その独特の、ノスタルジックでメルヘンチックでもある作風といい、その画風といい、一目見てすぐに分かる作品を描き続けている。
この「地球最後の日」は、西岸先生の短編集。
「三丁目の夕日」とは一味違う作品が並んでいる。
「三丁目の夕日」しか知らない人にとっては、先生のこういう短編集は、その内容に意外性を持つ方もいるかもしれない。
決してほのぼのとは言えない作品は、特に。
どうも絵柄があの「三丁目の夕日」と同様のほんわかした感じのであるし、しかも描き方も力の抜けた感じなので、割とすらすら読み進めてしまうが、読後に思い出すと、テーマがかなり深刻だったりする。
もしも、これらの作品を、実写ドラマ化でもしたら、そのテーマの深刻さゆえに、とんでもなく重くなってしまうかもしれない。
へたしたら救いのない絶望的な物語として、読者に大きな影を落とすかもしれない。
「これって、こんなに深刻な物語だったのか」と改めて思うかもしれない。
だが、このメルヘンチックな絵柄と、あえてライトな描き方が、物語が持つ深刻さや重たさを、読みやすい作品にしている。
的外れな意見であるかもしれない・・・と、あえて前置きした上で書かせてもらえば、この短編集を読んでて、昔私が読んでた「ある作家」の短編小説集を、ふと思い出した。
その「ある作家」とは、星新一さんである。
星新一さんの短編集を読んでたのは私が十代の頃だし、もうその内容は私は忘れてしまっている。
決して暗い作品ではなかったような気がするし、エンタテインメント性にあふれていた印象が残っているが、なぜかこの西岸先生の短編漫画集を読んでて、思い出してしまったのはなぜだろう。
ともあれ、「三丁目の夕日」の原作者の、もう一面が、この短編集にはよく出ている。
「三丁目の夕日」が好きな人も、アンチな人も、一度読んでおいて損はないと思う。
この漫画では、地球の最後は、あっけにとられるくらい、極めてあっさりと処理されているが、それは故意であろう。
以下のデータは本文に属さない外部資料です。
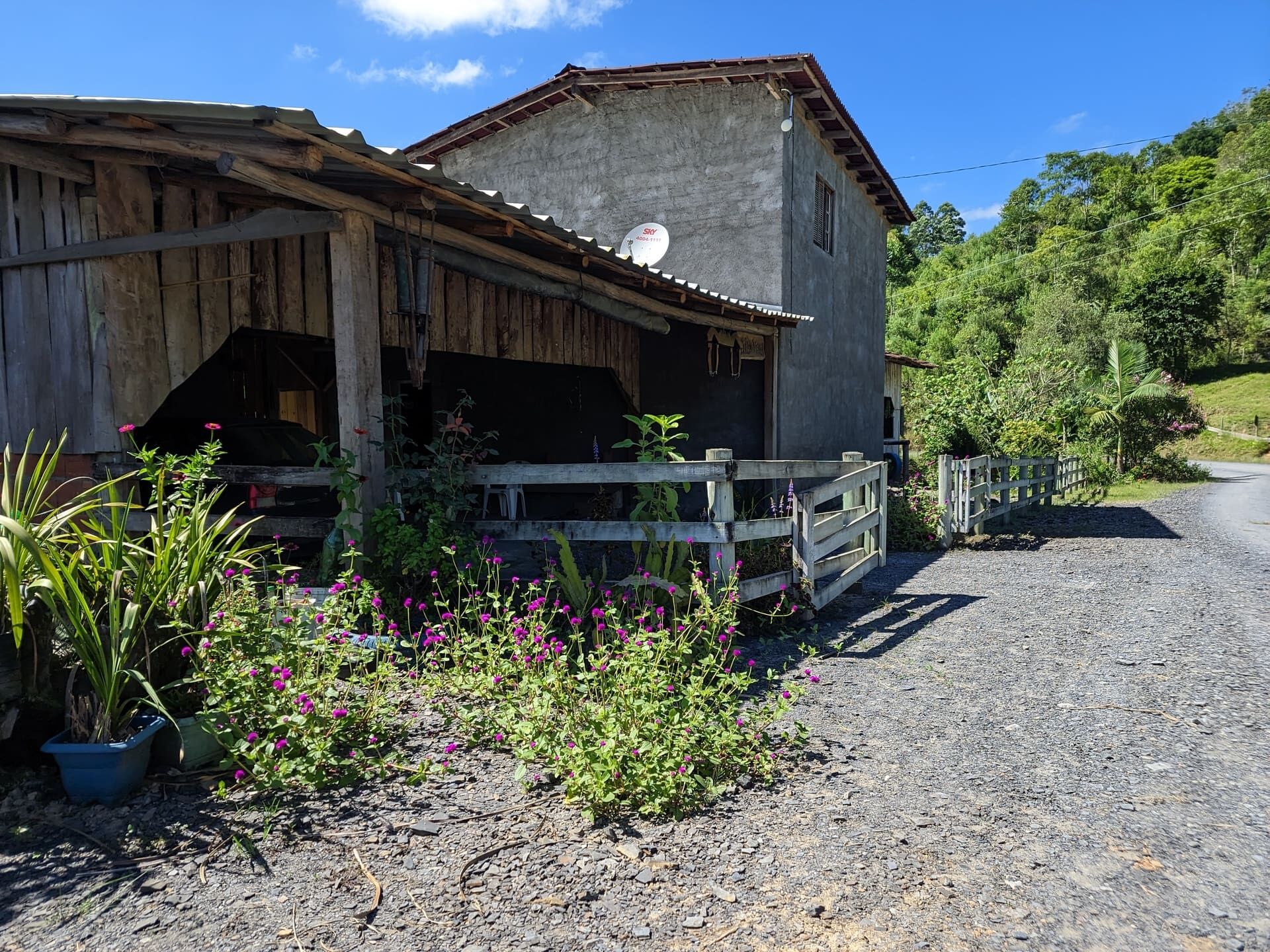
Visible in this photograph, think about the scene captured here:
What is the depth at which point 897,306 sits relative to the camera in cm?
5909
こういう本を読んで、今の日本の状況を思うと、地球の危機も、日本の危機も、人間は英知と忍耐と、強い気持ちを持って立ち向かわなければいけない・・と思う。
現実世界では、そういう危機は、決してあっさりと受け入れられるものではないから。
そんなことがないように。
あまたの時代が、人たちが、築き上げてきたものなのだから。